> _WHAT YOU ARE ASKED TO DO_:
Everything from the line that holds "At what distance away" through the end of the data below should be output exactly, both ends included.

> _DATA FOR PROCESSING_:
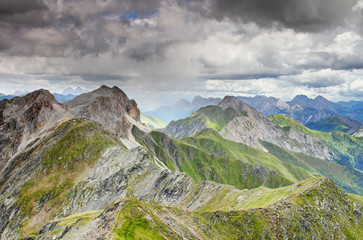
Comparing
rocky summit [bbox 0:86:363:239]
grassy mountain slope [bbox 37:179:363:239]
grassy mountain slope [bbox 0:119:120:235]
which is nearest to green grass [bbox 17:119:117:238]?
grassy mountain slope [bbox 0:119:120:235]

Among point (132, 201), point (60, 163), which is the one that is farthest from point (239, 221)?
point (60, 163)

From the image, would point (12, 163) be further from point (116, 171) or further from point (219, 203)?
point (219, 203)

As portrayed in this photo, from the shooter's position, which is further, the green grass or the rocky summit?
the green grass

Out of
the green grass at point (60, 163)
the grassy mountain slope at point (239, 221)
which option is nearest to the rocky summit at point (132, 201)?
the grassy mountain slope at point (239, 221)

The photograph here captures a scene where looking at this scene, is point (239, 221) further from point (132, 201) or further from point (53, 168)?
point (53, 168)

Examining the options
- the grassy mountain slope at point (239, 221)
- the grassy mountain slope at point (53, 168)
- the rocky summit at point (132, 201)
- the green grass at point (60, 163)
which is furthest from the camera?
the green grass at point (60, 163)

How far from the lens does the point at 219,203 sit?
134125 mm

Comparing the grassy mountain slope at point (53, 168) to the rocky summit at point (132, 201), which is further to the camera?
the grassy mountain slope at point (53, 168)

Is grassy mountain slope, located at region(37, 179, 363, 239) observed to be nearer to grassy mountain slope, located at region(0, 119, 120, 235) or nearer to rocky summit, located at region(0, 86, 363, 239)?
rocky summit, located at region(0, 86, 363, 239)

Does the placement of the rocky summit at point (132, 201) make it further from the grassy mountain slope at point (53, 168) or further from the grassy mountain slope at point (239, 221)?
the grassy mountain slope at point (53, 168)

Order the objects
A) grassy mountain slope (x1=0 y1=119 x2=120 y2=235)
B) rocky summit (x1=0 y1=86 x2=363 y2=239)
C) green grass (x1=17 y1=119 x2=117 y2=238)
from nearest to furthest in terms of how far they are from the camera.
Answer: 1. rocky summit (x1=0 y1=86 x2=363 y2=239)
2. grassy mountain slope (x1=0 y1=119 x2=120 y2=235)
3. green grass (x1=17 y1=119 x2=117 y2=238)

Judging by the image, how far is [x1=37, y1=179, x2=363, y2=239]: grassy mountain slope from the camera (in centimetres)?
6588

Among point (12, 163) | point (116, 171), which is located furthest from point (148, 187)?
point (12, 163)

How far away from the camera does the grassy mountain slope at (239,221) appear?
65.9 meters
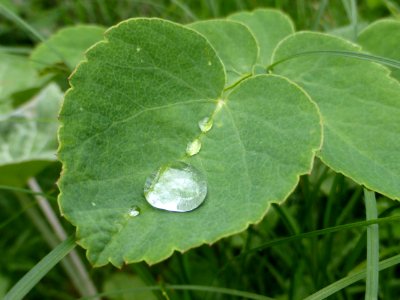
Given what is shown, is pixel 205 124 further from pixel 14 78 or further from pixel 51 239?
pixel 14 78

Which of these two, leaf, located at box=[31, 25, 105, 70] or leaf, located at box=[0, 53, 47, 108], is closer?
leaf, located at box=[31, 25, 105, 70]

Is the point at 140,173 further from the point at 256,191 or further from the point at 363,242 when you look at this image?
the point at 363,242

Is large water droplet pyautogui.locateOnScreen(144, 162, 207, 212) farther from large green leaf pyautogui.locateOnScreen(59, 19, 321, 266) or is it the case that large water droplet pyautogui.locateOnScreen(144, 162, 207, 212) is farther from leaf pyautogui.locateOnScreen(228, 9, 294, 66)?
leaf pyautogui.locateOnScreen(228, 9, 294, 66)

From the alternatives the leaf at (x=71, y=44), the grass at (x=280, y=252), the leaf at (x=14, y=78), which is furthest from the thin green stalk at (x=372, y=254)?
the leaf at (x=14, y=78)

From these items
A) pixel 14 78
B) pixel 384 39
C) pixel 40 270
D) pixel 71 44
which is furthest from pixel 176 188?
pixel 14 78

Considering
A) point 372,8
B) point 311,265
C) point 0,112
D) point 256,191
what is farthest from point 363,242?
point 372,8

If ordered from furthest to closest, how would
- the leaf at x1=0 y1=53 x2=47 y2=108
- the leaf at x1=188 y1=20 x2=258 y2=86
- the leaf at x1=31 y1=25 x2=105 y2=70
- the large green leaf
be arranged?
1. the leaf at x1=0 y1=53 x2=47 y2=108
2. the leaf at x1=31 y1=25 x2=105 y2=70
3. the leaf at x1=188 y1=20 x2=258 y2=86
4. the large green leaf

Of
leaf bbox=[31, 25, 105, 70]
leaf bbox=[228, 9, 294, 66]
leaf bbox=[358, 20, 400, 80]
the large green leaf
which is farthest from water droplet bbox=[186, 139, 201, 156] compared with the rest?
leaf bbox=[31, 25, 105, 70]
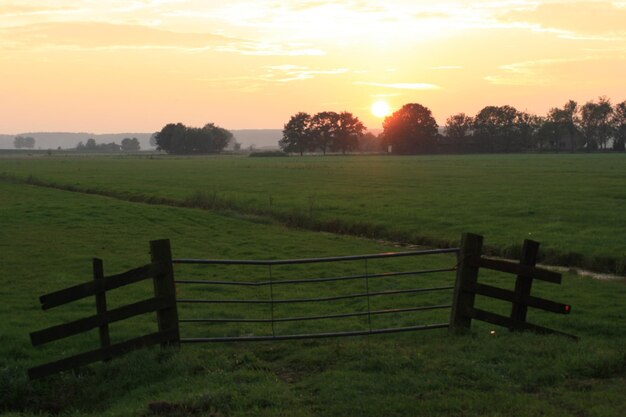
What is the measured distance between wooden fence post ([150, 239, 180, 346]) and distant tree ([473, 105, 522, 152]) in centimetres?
18739

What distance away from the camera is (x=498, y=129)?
634 feet

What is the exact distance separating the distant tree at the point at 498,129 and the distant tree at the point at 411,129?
52.2ft

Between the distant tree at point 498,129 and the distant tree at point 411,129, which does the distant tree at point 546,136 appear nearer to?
the distant tree at point 498,129

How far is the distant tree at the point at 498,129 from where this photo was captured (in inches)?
7461

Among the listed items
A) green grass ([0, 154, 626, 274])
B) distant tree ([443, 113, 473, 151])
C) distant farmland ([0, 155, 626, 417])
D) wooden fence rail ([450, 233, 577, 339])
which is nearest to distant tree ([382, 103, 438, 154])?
distant tree ([443, 113, 473, 151])

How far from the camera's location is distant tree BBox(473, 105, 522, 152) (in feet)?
622

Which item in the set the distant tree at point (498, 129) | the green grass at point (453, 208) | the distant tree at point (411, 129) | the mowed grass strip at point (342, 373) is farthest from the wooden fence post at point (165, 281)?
the distant tree at point (498, 129)

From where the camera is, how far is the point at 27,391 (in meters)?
10.1

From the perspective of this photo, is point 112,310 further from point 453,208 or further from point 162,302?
point 453,208

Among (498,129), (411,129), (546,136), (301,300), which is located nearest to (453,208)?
(301,300)

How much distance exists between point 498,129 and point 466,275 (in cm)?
19129

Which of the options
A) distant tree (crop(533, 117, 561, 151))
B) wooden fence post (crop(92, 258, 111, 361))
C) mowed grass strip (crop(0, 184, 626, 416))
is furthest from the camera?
distant tree (crop(533, 117, 561, 151))

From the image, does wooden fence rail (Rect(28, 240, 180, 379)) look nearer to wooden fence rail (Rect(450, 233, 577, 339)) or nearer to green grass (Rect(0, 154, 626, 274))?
wooden fence rail (Rect(450, 233, 577, 339))

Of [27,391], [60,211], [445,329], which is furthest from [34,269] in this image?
[60,211]
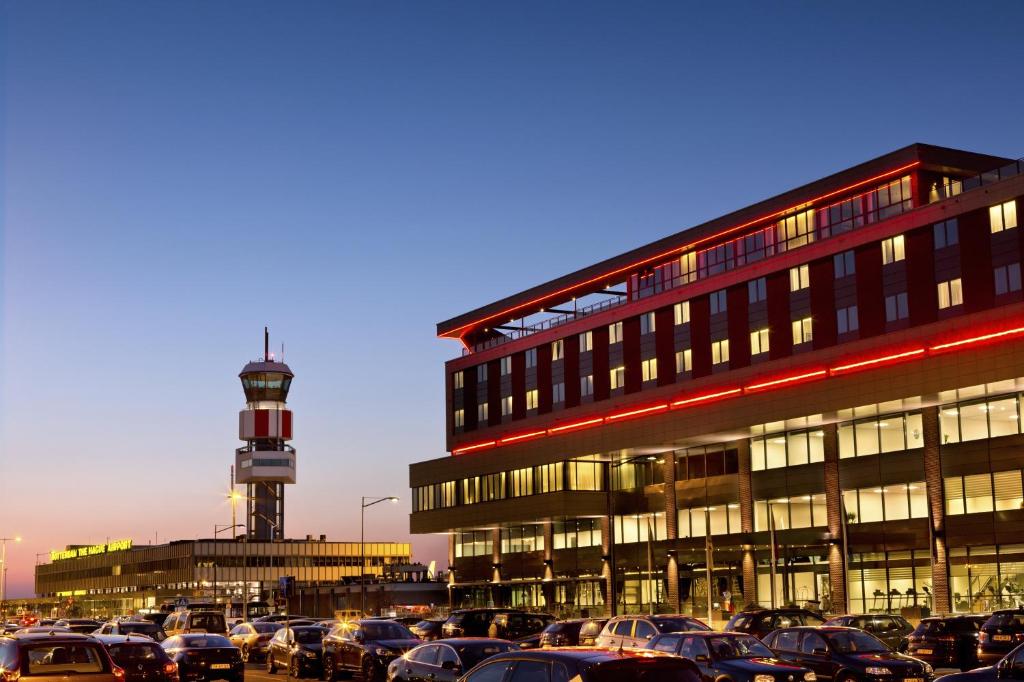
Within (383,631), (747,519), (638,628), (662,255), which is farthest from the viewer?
(662,255)

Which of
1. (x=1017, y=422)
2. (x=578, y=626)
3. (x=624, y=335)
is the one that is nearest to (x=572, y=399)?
(x=624, y=335)

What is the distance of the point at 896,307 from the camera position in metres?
70.4

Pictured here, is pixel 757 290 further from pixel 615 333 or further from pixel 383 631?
pixel 383 631

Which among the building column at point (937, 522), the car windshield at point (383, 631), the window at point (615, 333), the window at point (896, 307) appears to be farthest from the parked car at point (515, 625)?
the window at point (615, 333)

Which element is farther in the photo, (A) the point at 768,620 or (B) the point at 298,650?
(B) the point at 298,650

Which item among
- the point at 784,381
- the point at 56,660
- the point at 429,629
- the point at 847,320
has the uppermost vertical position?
the point at 847,320

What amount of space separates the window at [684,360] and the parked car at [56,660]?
218 feet

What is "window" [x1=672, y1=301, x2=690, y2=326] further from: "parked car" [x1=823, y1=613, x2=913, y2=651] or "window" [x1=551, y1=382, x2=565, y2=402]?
"parked car" [x1=823, y1=613, x2=913, y2=651]

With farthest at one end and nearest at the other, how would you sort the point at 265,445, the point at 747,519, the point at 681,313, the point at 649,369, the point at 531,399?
the point at 265,445 < the point at 531,399 < the point at 649,369 < the point at 681,313 < the point at 747,519

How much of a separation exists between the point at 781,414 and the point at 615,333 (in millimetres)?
20669

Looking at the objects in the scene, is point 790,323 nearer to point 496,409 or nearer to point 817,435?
point 817,435

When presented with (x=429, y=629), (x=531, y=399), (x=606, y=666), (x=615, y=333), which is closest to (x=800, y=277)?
(x=615, y=333)

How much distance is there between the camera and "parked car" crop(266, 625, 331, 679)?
38969mm

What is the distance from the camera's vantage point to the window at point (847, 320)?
7289 cm
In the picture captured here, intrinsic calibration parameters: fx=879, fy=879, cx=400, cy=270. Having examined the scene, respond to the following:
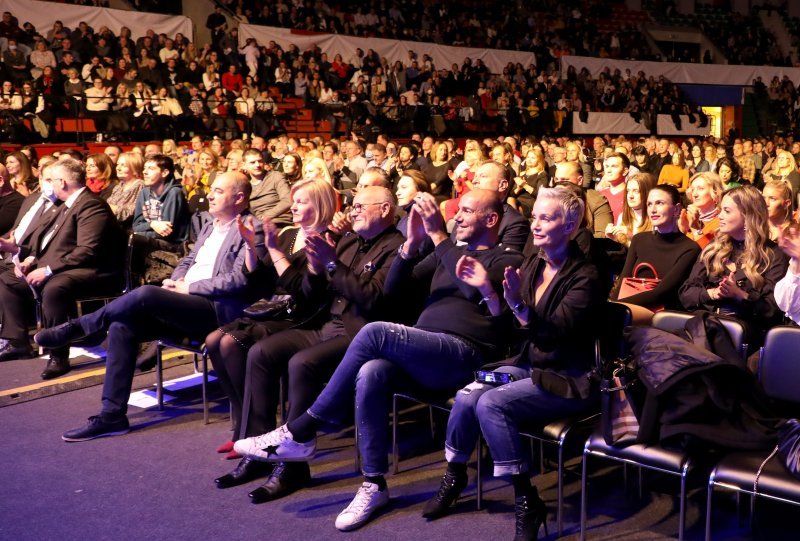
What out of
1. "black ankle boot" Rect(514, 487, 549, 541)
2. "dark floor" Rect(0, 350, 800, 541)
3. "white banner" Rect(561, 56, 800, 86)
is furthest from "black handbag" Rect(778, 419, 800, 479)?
"white banner" Rect(561, 56, 800, 86)

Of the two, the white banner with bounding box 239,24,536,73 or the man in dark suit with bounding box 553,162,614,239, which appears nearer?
the man in dark suit with bounding box 553,162,614,239

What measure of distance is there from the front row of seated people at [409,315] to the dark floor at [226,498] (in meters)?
0.12

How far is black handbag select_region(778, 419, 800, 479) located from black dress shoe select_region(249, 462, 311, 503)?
2.00m

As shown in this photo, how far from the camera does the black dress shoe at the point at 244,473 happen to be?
3.91 meters

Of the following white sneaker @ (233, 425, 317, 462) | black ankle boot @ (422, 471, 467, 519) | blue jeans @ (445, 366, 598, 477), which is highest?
blue jeans @ (445, 366, 598, 477)

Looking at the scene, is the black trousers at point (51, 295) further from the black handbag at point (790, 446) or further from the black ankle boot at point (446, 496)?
the black handbag at point (790, 446)

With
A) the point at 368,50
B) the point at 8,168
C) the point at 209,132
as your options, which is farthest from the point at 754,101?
the point at 8,168

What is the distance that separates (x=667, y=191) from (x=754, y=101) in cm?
2185

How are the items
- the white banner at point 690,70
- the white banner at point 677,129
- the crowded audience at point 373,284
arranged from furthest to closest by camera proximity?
the white banner at point 690,70 → the white banner at point 677,129 → the crowded audience at point 373,284

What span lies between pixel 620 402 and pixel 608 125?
1850 centimetres

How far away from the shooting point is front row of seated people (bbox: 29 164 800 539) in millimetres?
3346

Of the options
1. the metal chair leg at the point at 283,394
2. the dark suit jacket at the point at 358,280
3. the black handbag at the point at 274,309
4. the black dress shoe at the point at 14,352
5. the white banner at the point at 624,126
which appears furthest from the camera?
the white banner at the point at 624,126

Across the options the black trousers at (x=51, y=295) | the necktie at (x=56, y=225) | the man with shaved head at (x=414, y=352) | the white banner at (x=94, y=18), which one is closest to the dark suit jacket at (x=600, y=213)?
the man with shaved head at (x=414, y=352)

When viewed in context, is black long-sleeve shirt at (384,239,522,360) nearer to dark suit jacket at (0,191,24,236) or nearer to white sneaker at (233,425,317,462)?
white sneaker at (233,425,317,462)
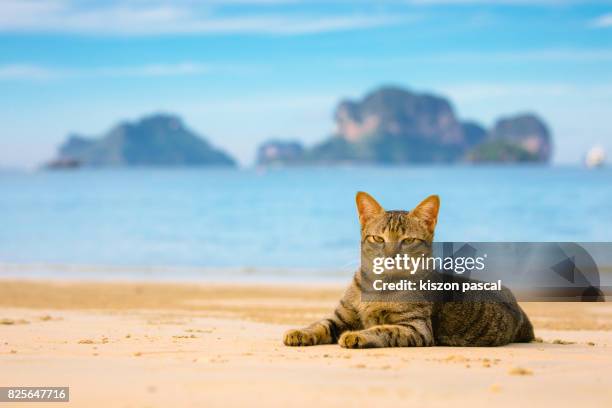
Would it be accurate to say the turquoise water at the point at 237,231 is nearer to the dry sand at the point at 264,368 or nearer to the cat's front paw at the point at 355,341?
the cat's front paw at the point at 355,341

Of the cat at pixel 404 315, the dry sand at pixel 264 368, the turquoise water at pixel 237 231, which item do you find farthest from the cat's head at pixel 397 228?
the dry sand at pixel 264 368

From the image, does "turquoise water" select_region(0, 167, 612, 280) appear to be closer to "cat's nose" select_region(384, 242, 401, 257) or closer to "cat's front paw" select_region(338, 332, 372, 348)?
"cat's nose" select_region(384, 242, 401, 257)

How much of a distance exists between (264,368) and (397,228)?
5.02 feet

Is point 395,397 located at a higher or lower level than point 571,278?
lower

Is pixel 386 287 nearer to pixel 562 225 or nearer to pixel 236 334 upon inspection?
pixel 236 334

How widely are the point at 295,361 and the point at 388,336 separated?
35.6 inches

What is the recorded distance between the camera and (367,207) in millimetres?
6301

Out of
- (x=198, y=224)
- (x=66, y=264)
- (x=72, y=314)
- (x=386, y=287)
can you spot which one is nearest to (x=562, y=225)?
(x=198, y=224)

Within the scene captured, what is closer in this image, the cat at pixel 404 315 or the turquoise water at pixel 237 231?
the cat at pixel 404 315

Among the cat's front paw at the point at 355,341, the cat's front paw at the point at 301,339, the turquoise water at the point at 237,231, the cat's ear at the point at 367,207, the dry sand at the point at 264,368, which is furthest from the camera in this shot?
the turquoise water at the point at 237,231

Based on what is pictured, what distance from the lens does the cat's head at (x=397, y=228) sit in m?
6.11

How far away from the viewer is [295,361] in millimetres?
5586

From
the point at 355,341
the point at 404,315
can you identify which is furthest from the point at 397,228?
the point at 355,341

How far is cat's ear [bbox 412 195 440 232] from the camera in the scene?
6129 mm
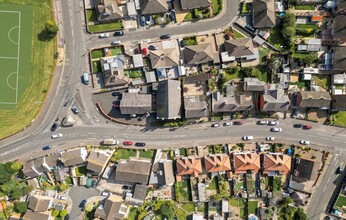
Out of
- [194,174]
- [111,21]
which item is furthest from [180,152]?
[111,21]

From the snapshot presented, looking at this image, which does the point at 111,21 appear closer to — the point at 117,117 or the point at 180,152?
the point at 117,117

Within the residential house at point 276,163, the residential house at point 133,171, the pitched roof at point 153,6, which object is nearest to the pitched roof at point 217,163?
the residential house at point 276,163

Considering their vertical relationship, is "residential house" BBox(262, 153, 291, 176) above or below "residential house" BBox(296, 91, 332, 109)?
below

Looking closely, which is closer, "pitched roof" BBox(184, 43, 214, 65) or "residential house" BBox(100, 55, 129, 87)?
"pitched roof" BBox(184, 43, 214, 65)

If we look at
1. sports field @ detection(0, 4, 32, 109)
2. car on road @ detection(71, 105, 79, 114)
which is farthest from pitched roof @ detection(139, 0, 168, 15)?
car on road @ detection(71, 105, 79, 114)

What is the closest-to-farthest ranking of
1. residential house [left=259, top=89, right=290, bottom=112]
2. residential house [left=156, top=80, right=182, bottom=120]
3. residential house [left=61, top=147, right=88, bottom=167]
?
residential house [left=156, top=80, right=182, bottom=120] → residential house [left=259, top=89, right=290, bottom=112] → residential house [left=61, top=147, right=88, bottom=167]

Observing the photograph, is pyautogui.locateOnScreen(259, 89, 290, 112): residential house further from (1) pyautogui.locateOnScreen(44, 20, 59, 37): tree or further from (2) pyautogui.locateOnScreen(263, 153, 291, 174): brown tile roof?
(1) pyautogui.locateOnScreen(44, 20, 59, 37): tree

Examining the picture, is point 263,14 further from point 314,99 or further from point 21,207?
point 21,207

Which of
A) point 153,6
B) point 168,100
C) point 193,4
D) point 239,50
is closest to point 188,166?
point 168,100

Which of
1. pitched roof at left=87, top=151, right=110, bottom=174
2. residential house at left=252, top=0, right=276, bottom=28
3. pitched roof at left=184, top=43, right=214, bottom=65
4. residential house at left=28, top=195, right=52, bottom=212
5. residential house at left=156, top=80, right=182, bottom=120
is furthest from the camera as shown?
residential house at left=28, top=195, right=52, bottom=212
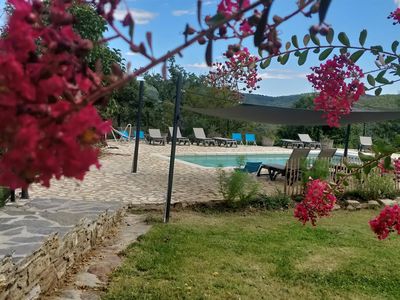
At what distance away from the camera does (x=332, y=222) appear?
6.45m

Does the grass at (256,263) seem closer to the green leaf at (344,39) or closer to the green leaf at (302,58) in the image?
the green leaf at (302,58)

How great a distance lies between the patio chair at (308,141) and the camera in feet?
67.5

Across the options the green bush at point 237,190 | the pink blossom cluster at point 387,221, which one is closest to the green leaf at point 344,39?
the pink blossom cluster at point 387,221

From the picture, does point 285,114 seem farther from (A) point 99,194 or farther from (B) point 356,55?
(B) point 356,55

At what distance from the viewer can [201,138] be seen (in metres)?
19.4

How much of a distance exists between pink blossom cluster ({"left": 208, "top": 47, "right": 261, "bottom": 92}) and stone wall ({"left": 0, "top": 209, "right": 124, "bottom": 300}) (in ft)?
5.55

> _ANSWER BELOW_:
At what distance away from the camera does (x=332, y=222) appear?
6.45m

Does the grass at (256,263) seem closer to the green leaf at (344,39) or closer to the green leaf at (302,58) in the image?
the green leaf at (302,58)

How great a distance lies between the patio chair at (308,141) and the camera in feet?
67.5

Across the options the green bush at point 237,190 | the pink blossom cluster at point 387,221, which one is closest to the green leaf at point 344,39?
the pink blossom cluster at point 387,221

From the picture, does point 285,114 seem farther from (A) point 99,194 or farther from (B) point 356,55?
(B) point 356,55

At what distance from the viewer can [201,138] be seen (in metres)?
19.4

How much of a distance exists between pink blossom cluster ({"left": 208, "top": 47, "right": 261, "bottom": 92}) and stone wall ({"left": 0, "top": 209, "right": 124, "bottom": 300}) (in ft)?
5.55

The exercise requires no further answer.